SOURCE PASSAGE:

Thursday, April 5, 2012

Round Two Goes to Cunningham

In yesterday’s Education Committee, Chair David Pearce failed to pass his bill reconfiguring the foundation formula out of committee.  It got hung at 4-4 with Sen. Maria Chappelle-Nadal Switzerlanding a “present” vote.

 

It was comeback for Sen. Jane Cunningham who suffered a floor defeat at the hands of Pearce the day before.  And one lobbyist predicted, “And she’s not done!"

 

The Next Round

The word is that Cunningham’s teacher tenure bill will be resurrected.  It’s said that Sen. Mike Parson – with those southwest votes he holds in his pocket like so many nickels and dimes – is in the middle on the negotiations.

 

 

Education Contagion

The whole education enchilada is migrating.  Just three or four years ago, the controversial issues seemed to revolve around St. Louis City’s failing district.  But now the implications across all issues – Turner fix, teacher tenure, virtual schools, foundation formula – could have an impact almost anywhere in the state.

 

On the Children’s Educational Alliance of Missouri (CEAM) website there’s a map of failing school districts across the state (see it Here).  And it’s becoming clear that there are several rural districts in danger of falling into the unaccredited category in the coming year.  That means the transfer accommodations the Turner fix is seeking to regulate is no longer an academic question to rural representatives.  It coming soon, on a bus near them…

 

 

Tectonic Shift?

Are we witnessing a realignment of the political landscape in Missouri?

 

As I have been working on the “House Battleground Districts Special Report” (probably out tomorrow morning), I’m confronted again with a basic projection: the Republican dominance of the legislature for the next decade.

 

In fact, with the dearth of recent legislative achievements, Speaker Steve Tilley’s most important lasting legacy might be the incredible majority he leaves.

 

As I look at 2012 races, there are several places across the state where organized labor is very likely to be a substantial supporter of the Republican candidate.

 

One Republican observer mentions that the firefighters in St. Louis County seemed to figure this out first – backing Sen. Eric Schmitt in 2008, and Sen. John Lamping in 2010.  Now farther south, Sen. Jim Lembke will likely have the firefighters, the police and significant pool of organized labor as he mounts his re-election campaign.

SUPPLIED MATERIAL:

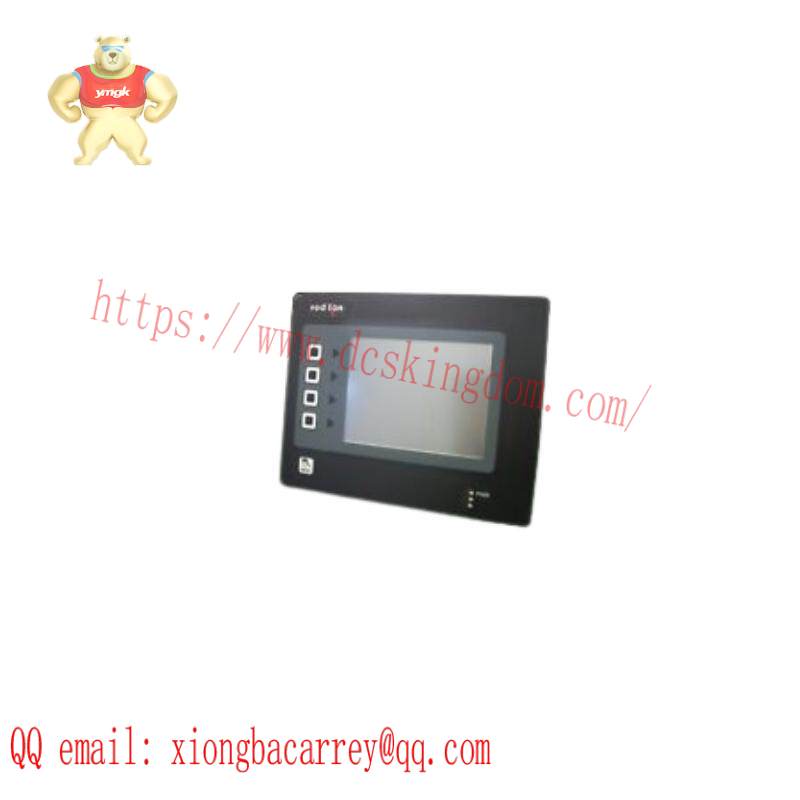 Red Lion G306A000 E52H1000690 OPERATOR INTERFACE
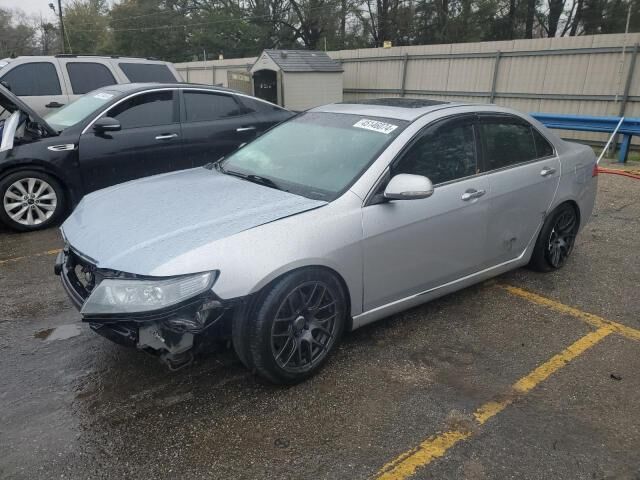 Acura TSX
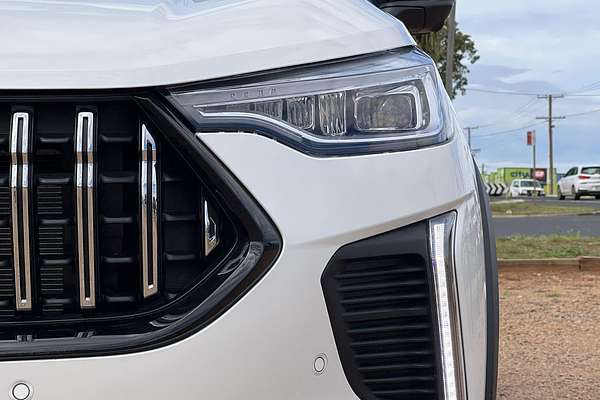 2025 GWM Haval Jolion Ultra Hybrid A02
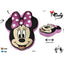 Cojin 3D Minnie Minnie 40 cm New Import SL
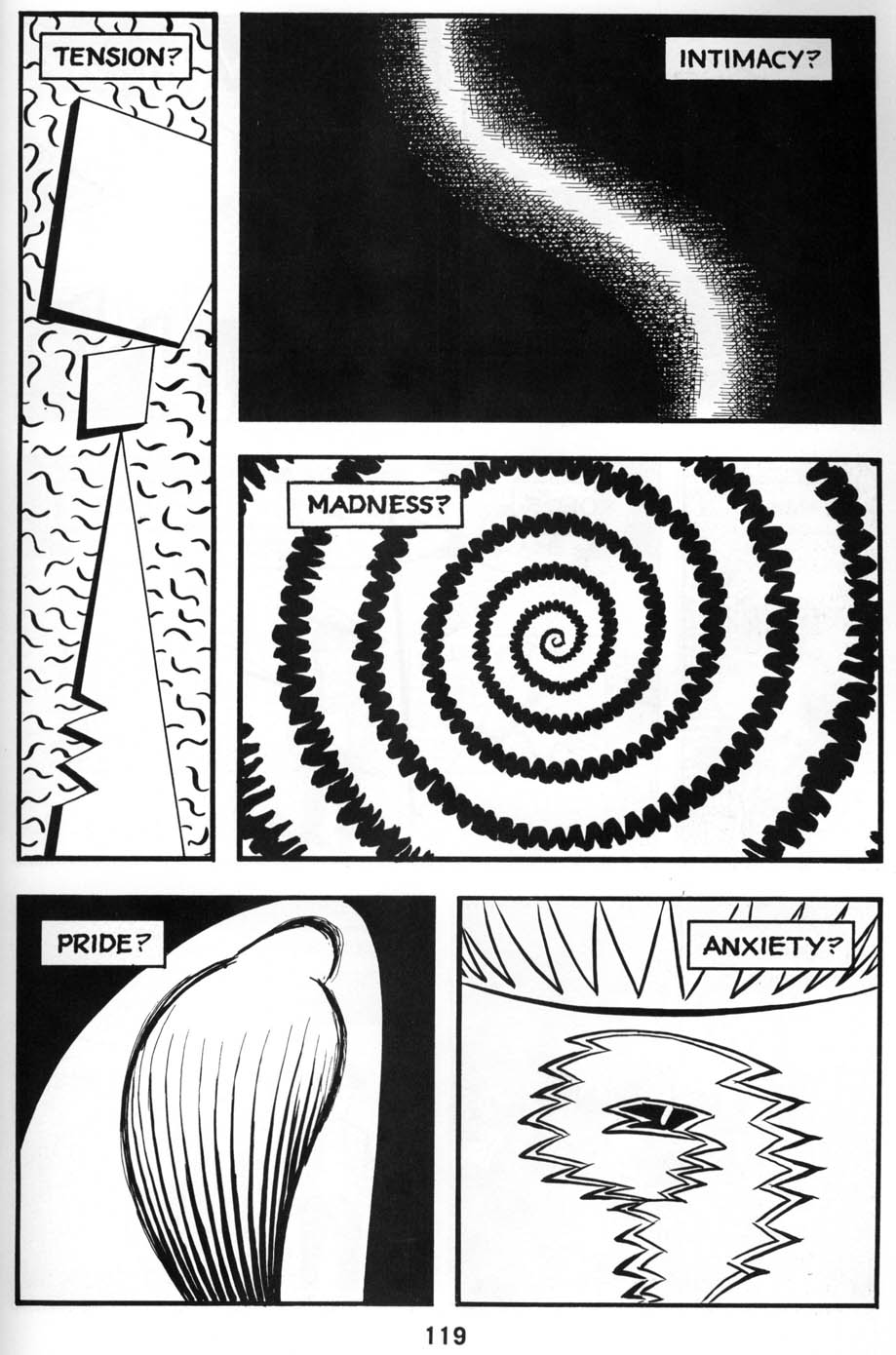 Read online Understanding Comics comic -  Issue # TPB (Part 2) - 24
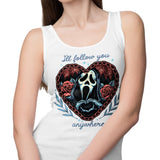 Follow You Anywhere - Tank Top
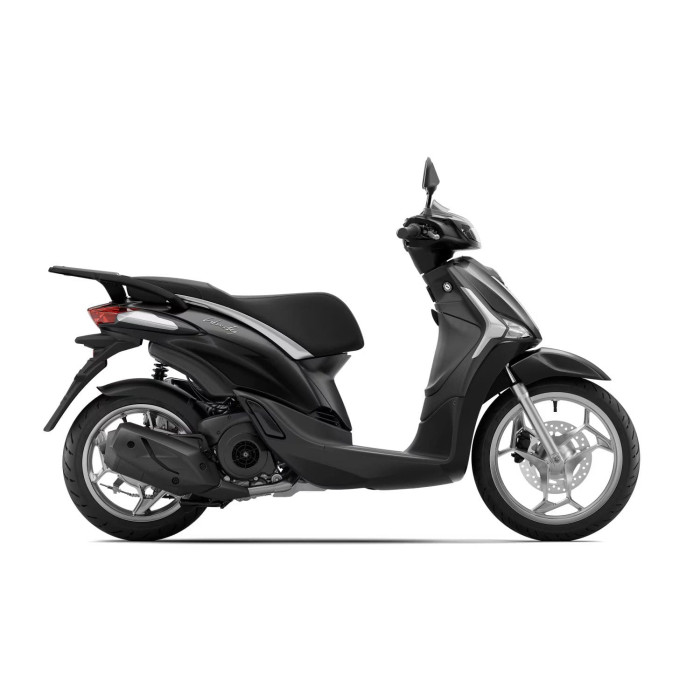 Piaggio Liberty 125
...
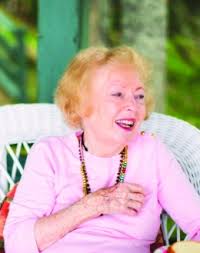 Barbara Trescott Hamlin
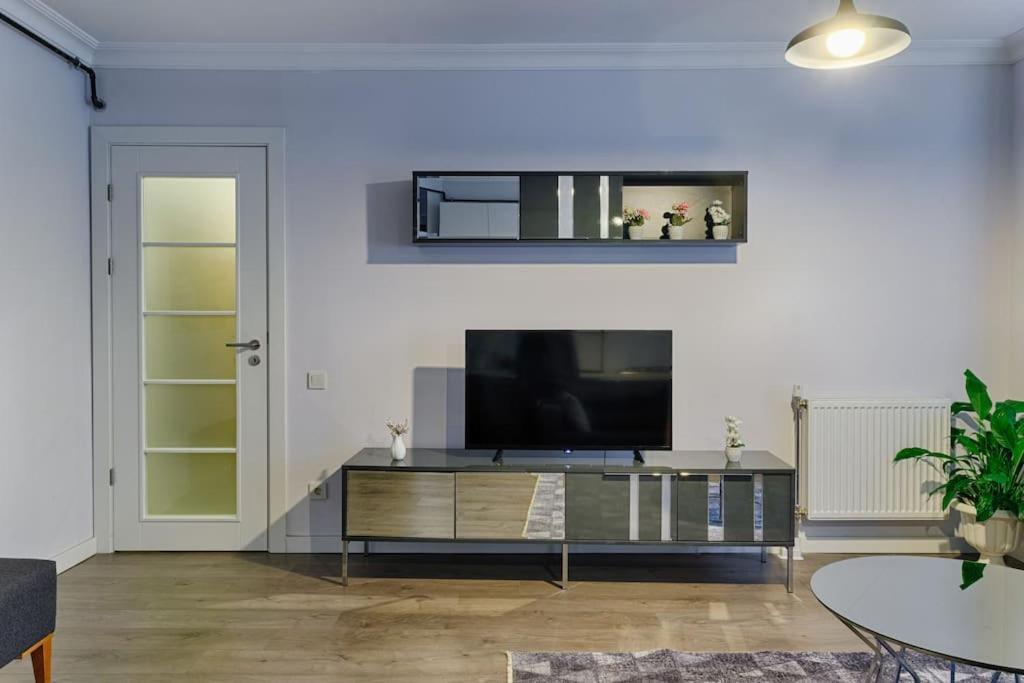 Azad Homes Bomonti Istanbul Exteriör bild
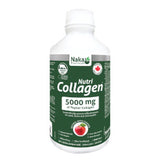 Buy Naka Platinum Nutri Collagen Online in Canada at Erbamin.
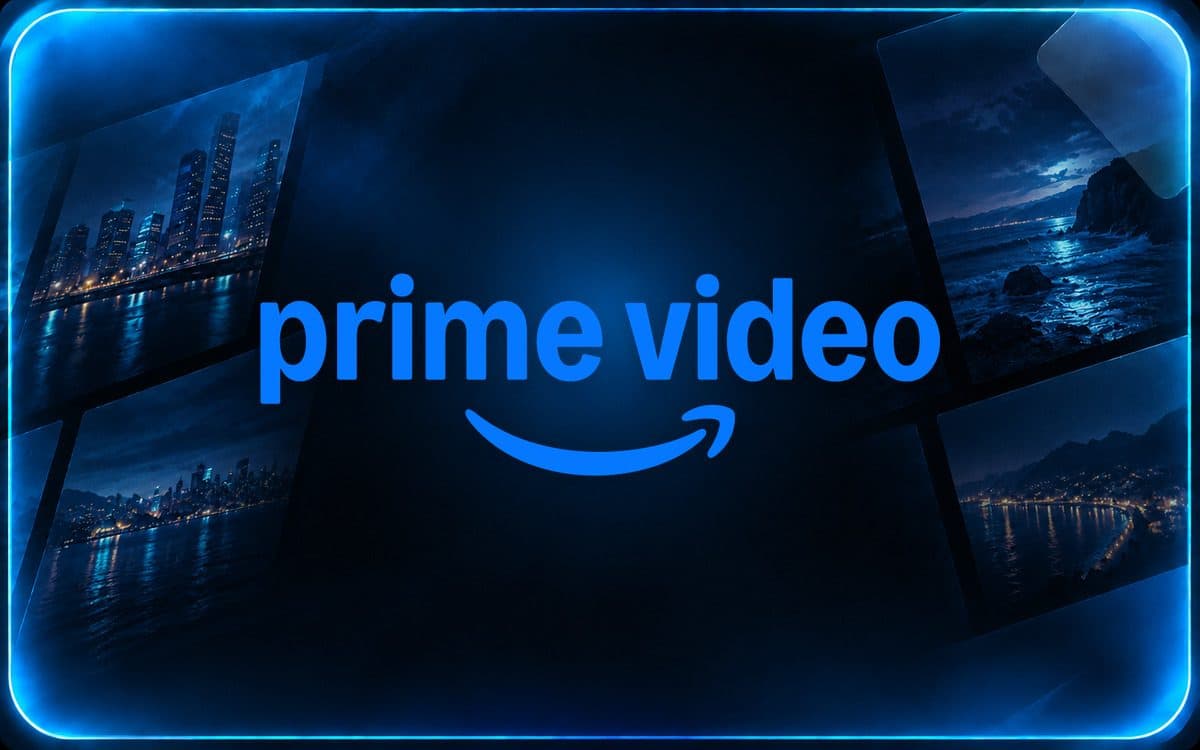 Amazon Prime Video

TO DO:
**a)** In the Missouri politics post, what was the result of Chair David Pearce's foundation formula bill in the Education Committee?
**b)** For each statement, say whether the Missouri politics post supports it, and quote the deciding words: (i) Sen. Jane Cunningham lost a floor vote to Pearce the day before the committee meeting. (ii) The controversial education issues remain confined to St. Louis City's failing district. (iii) The St. Louis County firefighters backed Sen. John Lamping in 2008.
**c)** Carry the Missouri politics post forward from its final sentence, keeping its tone and subject.

TASK RESPONSES:
**a)** It failed to pass out of committee on a 4-4 tie, with Sen. Maria Chappelle-Nadal voting "present."

**b)**
(i) Yes: "who suffered a floor defeat at the hands of Pearce the day before"
(ii) No: "But now the implications across all issues – Turner fix, teacher tenure, virtual schools, foundation formula – could have an impact almost anywhere in the state."
(iii) No: "backing Sen. Eric Schmitt in 2008, and Sen. John Lamping in 2010"

**c)**
That organized labor would want friendly voices in the Republican caucus makes sense.  It is the best way to inoculate themselves from a PQ bomb on a big-ticket issue.  While Republicans would conceivably close debate on a purely Democratic filibuster, they would be loath to use the measure on members of their own caucus.

 

And organized labor is not the only Democratic constituency building their across the aisle muscle.  MATA has been successfully peeling off votes in the House on specific issues.

 

The next extrapolation of this trend would be for entrenched moderate and conservative factions of Republicans to form within their supermajorities.  And there some examples of this beginning to happen… those House votes on workers comp and discrimination, and some fiscal hawks proposing more systemic cuts on the budget are two such developments.

 

 

Budget Process

As the Appropriations Committee worked through the budget morning, noon and night yesterday, Chair Kurt Schaefer parried the suggestions from the Gang of 3 conservative senators (Sens. Jim Lembke, Rob Schaaf and Will Kraus).

 

It’s unclear if they will take their proposals to the floor when the budget is debated next week.  The tradition in the Senate is to defer to the Committee, but some – including Sen. Jason Crowell – have saber-rattled against following that course.

 

 

Koster Lights Into Cig Tax

‘All prosecutor, no politics’ AG Chris Koster steps up on the cigarette tax, backing the ballot proposal to raise Missouri’s lowest in the nation tobacco tax.  Read it Here.

 

 

AFL CIO Picks in CD-1

Congressman Lacy Clay was endorsed by the AFL CIO in his Missouri primary against Congressman Russ Carnahan.

 

 

House Reps Endorse Steelman

Senate candidate Sarah Steelman unveiled endorsements from 47 Republican House members.  See them Here.

 

 

House Reps Endorse Holsman

Rep. Jason Holsman unveiled endorsements from 32 Democratic House members – and four former Reps.  See them Here.  But the more important development is his announcement that he’d hired seven field staffers to pound the doors.  See them Here.

 

 

Casas Quarter

Martin Casas, running in House 79, preannounced his April quarter - $25K raised and $18K on-hand.  And news that he’d hired a campaign manager, Lori Lamprich.

 

 

Biz To Get Busy in MO?

A new group opened up shop in Missouri, called the Coalition to Protect Missouri Jobs. It wants all federal candidates to tell voters where they stand on three issues related to the NLRB: micro unions, ambush elections and employee privacy.

 

Expect the group to play a significant role in this fall’s Senate election. Its parent group, the Workforce Fairness Institute was involved in 2010 in Colorado, Arkansas and elsewhere.

 

 

Other Tuesday Night Winners

Justin Alferman, won a contested alderman seat in Herman, MO.  Alferman, a former Capitol staffer now works at Missouri Republican Party.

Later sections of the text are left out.